Tutorial: On the turn…

Alongside blocking in the environment and fiddling around with cameras, I took this morning to test out a system for making certain objects manipulable via the mouse. After a bit of head scratching I got it to work pretty well so I thought I share the Playmaker setup and a few notes…



The two cylinders on the left represent separate transform parents, this is to avoid gimbal lock and related silliness. Here’s the Playmaker setup, you’ll probably want to open up the full size version in another tab; it’s rather large….




Idle is waiting for a mouse event, in this case a mouse click. The FSM is actually on an invisible cube with a collider a bit larger than the cube you can see above, after a bit of fiddling it seemed more reliable and controllable to have this separate and static.

Rotate X or Y gets the absolute values for the change in mouse position so we can compare them without worrying about negative numbers, I wanted the rotation to be either around X or Y, not both at the same time, this way I can have a separate state handling each. You can find the GetMouseDeltaPosition action here, or just search “delta” in Ecosystem.

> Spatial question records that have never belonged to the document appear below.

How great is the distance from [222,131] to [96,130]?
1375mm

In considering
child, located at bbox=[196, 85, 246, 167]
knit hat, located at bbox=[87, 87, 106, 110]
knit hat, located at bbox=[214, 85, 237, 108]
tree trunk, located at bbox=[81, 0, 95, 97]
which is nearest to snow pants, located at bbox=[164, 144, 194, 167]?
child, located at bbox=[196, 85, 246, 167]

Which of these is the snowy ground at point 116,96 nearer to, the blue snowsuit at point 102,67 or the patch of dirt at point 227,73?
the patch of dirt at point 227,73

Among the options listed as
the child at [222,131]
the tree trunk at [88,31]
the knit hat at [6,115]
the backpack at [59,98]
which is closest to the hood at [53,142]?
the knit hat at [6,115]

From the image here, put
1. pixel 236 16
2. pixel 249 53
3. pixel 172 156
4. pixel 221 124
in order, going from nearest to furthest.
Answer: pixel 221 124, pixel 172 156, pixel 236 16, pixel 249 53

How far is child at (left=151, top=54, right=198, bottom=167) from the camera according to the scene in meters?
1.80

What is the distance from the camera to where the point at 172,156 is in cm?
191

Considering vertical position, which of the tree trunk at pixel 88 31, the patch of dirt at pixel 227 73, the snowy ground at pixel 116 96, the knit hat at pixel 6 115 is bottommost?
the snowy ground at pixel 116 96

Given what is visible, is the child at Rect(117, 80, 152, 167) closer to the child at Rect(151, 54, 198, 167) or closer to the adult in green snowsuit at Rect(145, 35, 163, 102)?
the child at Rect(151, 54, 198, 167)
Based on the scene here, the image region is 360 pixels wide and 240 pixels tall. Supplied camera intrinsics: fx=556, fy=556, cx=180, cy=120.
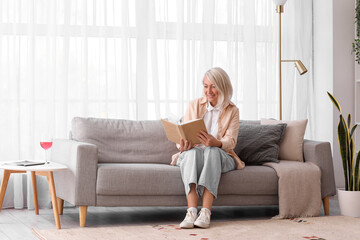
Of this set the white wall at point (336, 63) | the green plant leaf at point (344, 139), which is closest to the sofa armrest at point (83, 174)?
the green plant leaf at point (344, 139)

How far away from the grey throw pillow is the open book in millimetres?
582

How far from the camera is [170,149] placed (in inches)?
167

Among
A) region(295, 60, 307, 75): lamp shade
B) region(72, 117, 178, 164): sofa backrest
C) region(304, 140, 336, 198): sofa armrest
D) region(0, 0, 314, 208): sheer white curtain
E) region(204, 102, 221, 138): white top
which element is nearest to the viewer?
region(204, 102, 221, 138): white top

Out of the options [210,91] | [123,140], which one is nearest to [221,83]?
[210,91]

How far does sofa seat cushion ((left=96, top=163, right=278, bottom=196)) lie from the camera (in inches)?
141

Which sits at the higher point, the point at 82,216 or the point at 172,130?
the point at 172,130

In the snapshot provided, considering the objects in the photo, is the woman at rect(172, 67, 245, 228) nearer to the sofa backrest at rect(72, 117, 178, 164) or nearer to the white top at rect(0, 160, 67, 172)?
the sofa backrest at rect(72, 117, 178, 164)

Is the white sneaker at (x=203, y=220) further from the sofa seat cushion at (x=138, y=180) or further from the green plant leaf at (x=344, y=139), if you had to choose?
the green plant leaf at (x=344, y=139)

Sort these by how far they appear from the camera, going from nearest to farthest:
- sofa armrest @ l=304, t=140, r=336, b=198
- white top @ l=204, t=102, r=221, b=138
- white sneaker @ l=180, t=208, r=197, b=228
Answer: white sneaker @ l=180, t=208, r=197, b=228, white top @ l=204, t=102, r=221, b=138, sofa armrest @ l=304, t=140, r=336, b=198

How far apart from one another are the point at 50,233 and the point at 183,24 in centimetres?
Result: 236

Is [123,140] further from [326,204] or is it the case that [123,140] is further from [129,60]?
[326,204]

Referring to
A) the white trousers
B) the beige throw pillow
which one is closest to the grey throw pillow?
the beige throw pillow

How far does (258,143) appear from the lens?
13.5ft

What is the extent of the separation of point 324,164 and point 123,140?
1488 mm
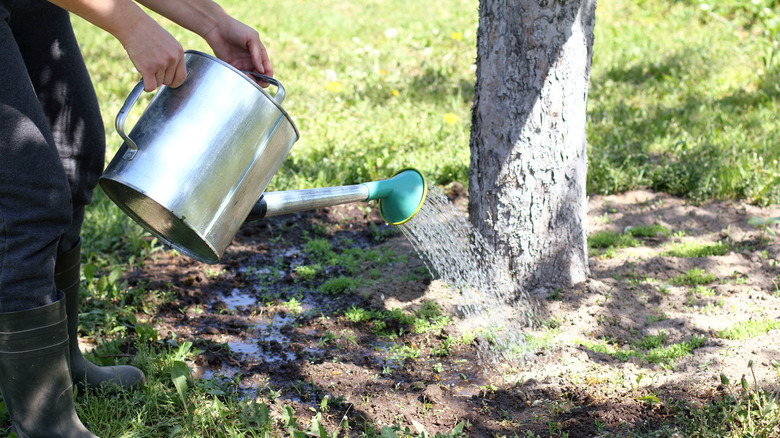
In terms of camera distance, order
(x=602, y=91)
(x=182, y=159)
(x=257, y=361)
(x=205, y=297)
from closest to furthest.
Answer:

Both Rotate X and Rotate Y have the same actions, just for their respective axes. The first action changes the parent of the object we want to rotate, we apply rotations to that object instead and only around one axis, that way we always know what our pivot’s up to. Next we get the mouse position delta again. The float multiplication defines how quickly and in what direction the object will rotate in relation to mouse movement. This takes a bit of fiddling and will be different for each object, I’m using a cylinder with a 90° rotation as a parent for example, so both X and Y mouse delta values end up being applied to Y axis rotation. Depending on your own set-up there will be a bit of trial and error here; keep in mind the translation of the mouse along an axis is being applied as rotation around another axis and vice-versa. The mouse pick event at the end checks to make sure the cursor is still over the object and the button is still down.

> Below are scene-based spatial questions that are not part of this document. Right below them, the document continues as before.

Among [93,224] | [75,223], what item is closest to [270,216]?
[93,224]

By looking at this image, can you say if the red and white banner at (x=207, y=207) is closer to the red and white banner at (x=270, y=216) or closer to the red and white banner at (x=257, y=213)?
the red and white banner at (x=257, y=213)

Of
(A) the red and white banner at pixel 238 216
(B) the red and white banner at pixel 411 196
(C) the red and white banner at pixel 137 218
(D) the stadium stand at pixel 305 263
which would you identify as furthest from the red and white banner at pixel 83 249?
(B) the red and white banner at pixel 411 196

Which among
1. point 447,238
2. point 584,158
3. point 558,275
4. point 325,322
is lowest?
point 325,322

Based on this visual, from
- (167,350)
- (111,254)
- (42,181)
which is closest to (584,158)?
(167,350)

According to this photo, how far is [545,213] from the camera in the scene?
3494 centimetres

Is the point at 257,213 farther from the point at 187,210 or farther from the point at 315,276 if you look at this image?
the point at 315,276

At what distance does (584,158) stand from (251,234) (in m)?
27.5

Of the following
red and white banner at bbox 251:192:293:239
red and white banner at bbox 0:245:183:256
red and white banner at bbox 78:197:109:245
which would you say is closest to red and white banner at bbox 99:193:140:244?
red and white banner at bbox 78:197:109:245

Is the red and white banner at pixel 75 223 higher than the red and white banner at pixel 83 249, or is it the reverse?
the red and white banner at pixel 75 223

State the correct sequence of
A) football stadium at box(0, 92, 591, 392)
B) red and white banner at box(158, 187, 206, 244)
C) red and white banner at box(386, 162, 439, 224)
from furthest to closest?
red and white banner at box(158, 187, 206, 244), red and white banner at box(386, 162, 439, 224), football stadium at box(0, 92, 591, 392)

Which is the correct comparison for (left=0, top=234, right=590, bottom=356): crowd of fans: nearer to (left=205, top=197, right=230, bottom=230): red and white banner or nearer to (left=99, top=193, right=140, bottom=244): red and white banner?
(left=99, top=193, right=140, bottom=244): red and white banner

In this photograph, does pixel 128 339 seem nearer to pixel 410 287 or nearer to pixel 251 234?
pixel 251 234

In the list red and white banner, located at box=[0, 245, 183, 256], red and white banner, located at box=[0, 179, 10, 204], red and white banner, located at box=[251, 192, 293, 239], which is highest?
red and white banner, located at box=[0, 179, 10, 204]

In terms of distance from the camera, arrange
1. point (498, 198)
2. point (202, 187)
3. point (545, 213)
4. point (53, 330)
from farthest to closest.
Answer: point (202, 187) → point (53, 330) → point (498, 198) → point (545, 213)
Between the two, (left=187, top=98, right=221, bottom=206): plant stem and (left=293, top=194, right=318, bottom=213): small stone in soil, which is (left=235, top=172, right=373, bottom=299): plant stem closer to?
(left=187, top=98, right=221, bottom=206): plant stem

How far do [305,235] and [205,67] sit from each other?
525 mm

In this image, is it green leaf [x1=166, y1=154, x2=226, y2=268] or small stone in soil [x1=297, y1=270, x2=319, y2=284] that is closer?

Ease out X and Ease out Y aren’t necessary but act to soften the transition between dragging the object and letting go, it can be quiet abrupt otherwise. These states don’t update the Mouse X/Y variable, they use the last known values, this means that the ease out will be different depending on how fast the mouse was moving in the previous state. These actions can be fiddled with to achieve lots of different effects, a longer time value on the rotation, for example, would allow you to spin an object. The final mouse event action checks to see if the player has clicked, this makes sure they don’t have to wait for the rotation to completely finish before interacting again.

It’s pretty straight forward but works surprisingly well, I’m thinking I might use this for a few elements in Reel I would otherwise have had to use rigid bodies.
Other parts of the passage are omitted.